Crash of ELPA AVX kernels
As recieved per email:
I am experiencing stability issues with the ELPA AVX kernels. I have tested the latest stable tar-ball release (2015-11) as well as the latest git master version.
I have used the following hardware/software combinations, both of which support AVX2 instructions:
Intel i5-5200U (Haswell)/gcc&gfortran 5.3/openmpi 1.10.2/netlib blas/lapack 3.6.0-4 / netlib scalapack 2.0.2.-4
Cray XC40 Intel Xeon E5-2690v3 (Haswell)/gcc&gfortran 5.2 (with cray wrappers)/cray-mpich 7.3.1/cray-libsci 13.3.0
I have configured ELPA with ./configure --prefix=/home/nico/lib --with-avx-optimization FCFLAGS="-O3 -march=haswell -mavx2 -mfma" CFLAGS="-O3 -march=haswell -mavx2 -mfma" CXXFLAGS="-O3 -march=haswell -mavx2 -mfma". A config.log is attached for the first machine.
I have tested the different available ELPA kernels using the included test file test_real2_choose_kernel_with_api.F90 by changing the kernel directly in the call to solve_evp_real_2stage (REAL_ELPA_KERNEL_*) and recompiling.
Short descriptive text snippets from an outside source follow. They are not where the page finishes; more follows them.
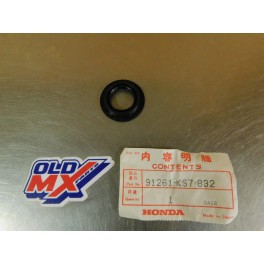 Cache poussière bras d'amortisseur Honda CR 125/250/500 1989-1990 91261-KS7-832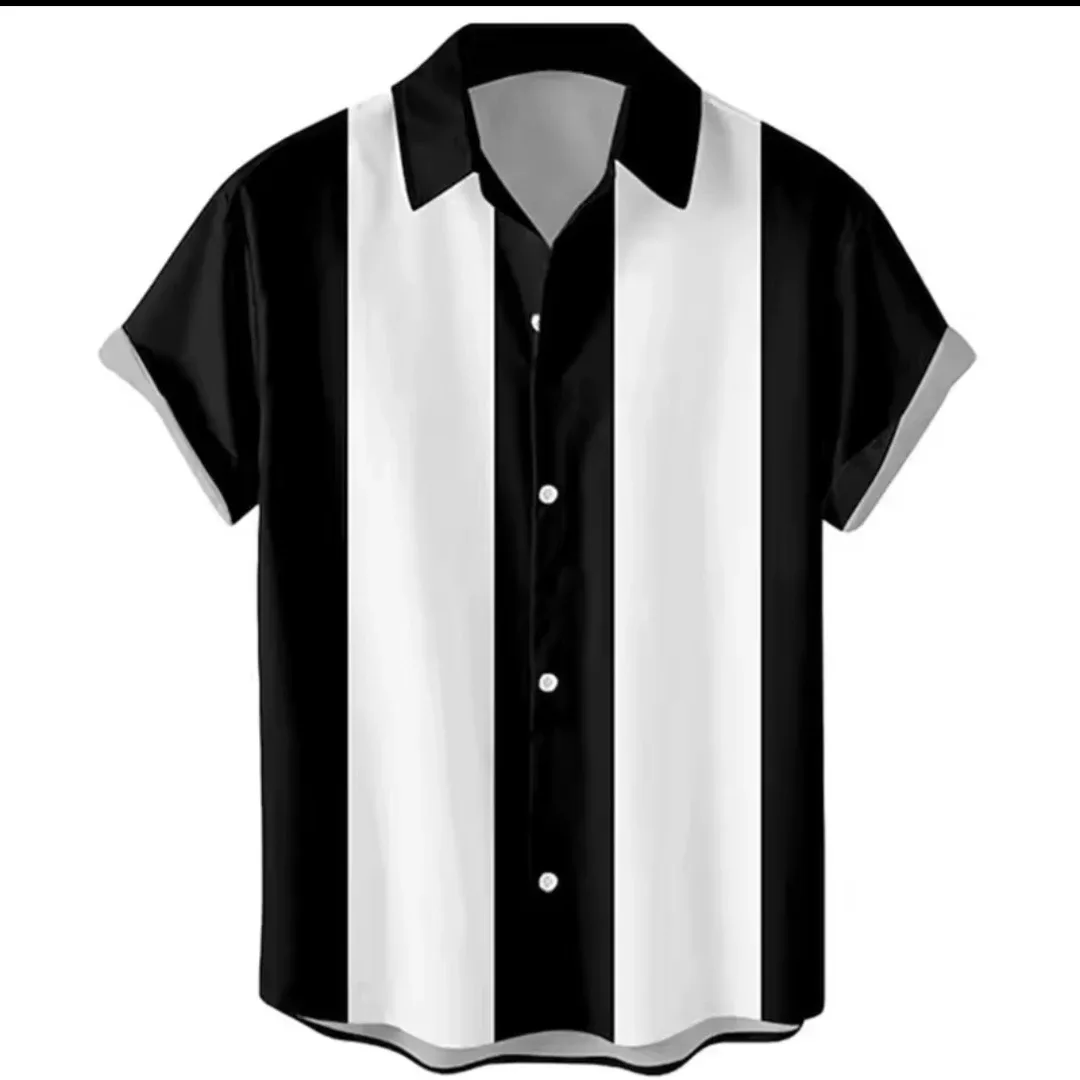 Retro Bowling Shirt image indicator(2)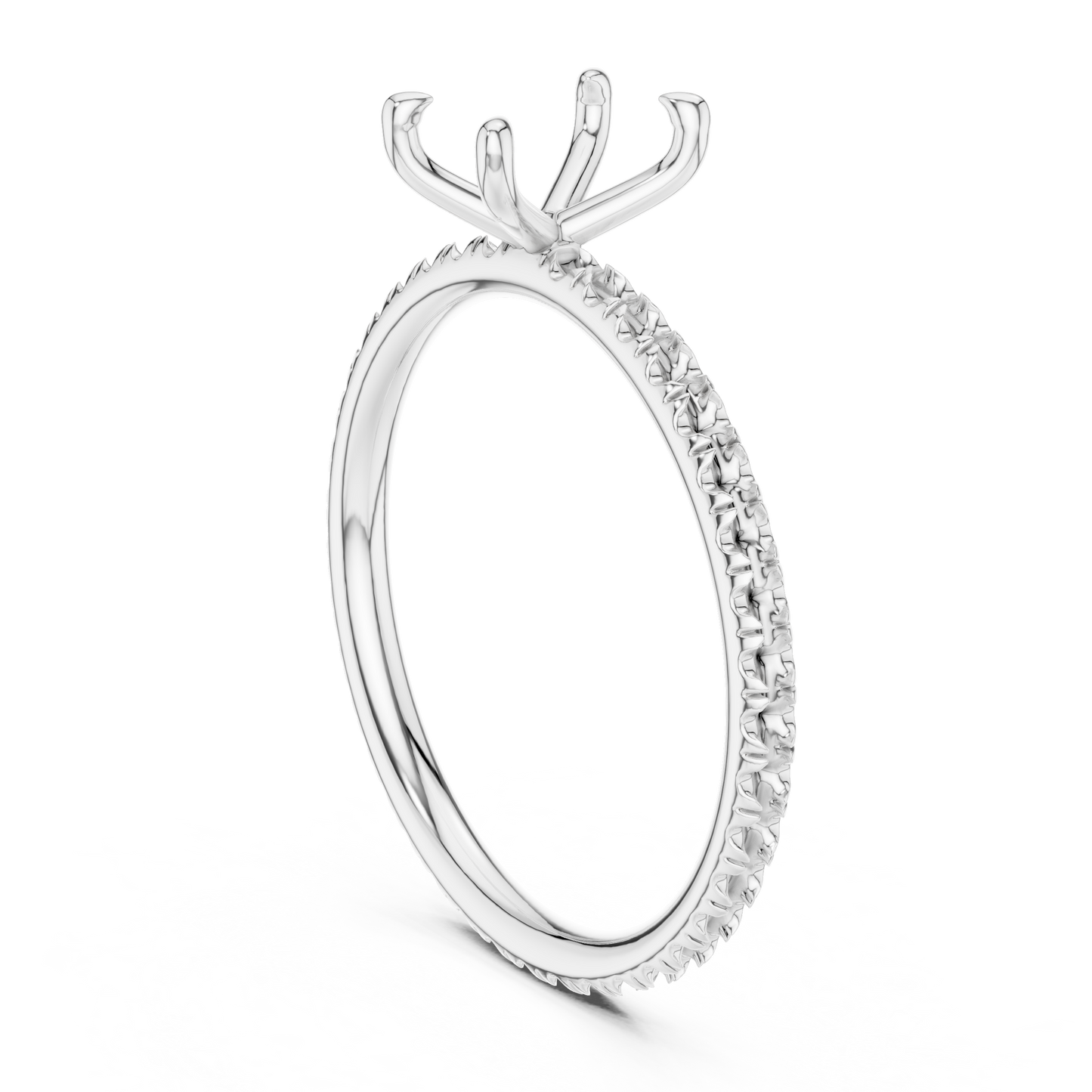 oval-14k white gold|oval-18k white gold|oval-platinum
Running the script with e.g. "mpiexec -n 1 ./elpa2_test_real_choose_kernel_with_api 64 32 16" (the test matrix is the same with each call to the program) everything runs without issue with the generic, generic_simple and SSE kernels. However, with all the AVX kernels the program crashes roughly 75% of the time during the backtransformation tridi->band.
I have attached an example output of a crash with the AVX_BLOCK_2 kernel. As far as I have been able to debug (using strategically placed prints), the crash occurs on line 191 of elpa2_kernels_real_avx-avx2_2hv.c (__m256d x1 = _mm256_load_pd(&q[ldq]);)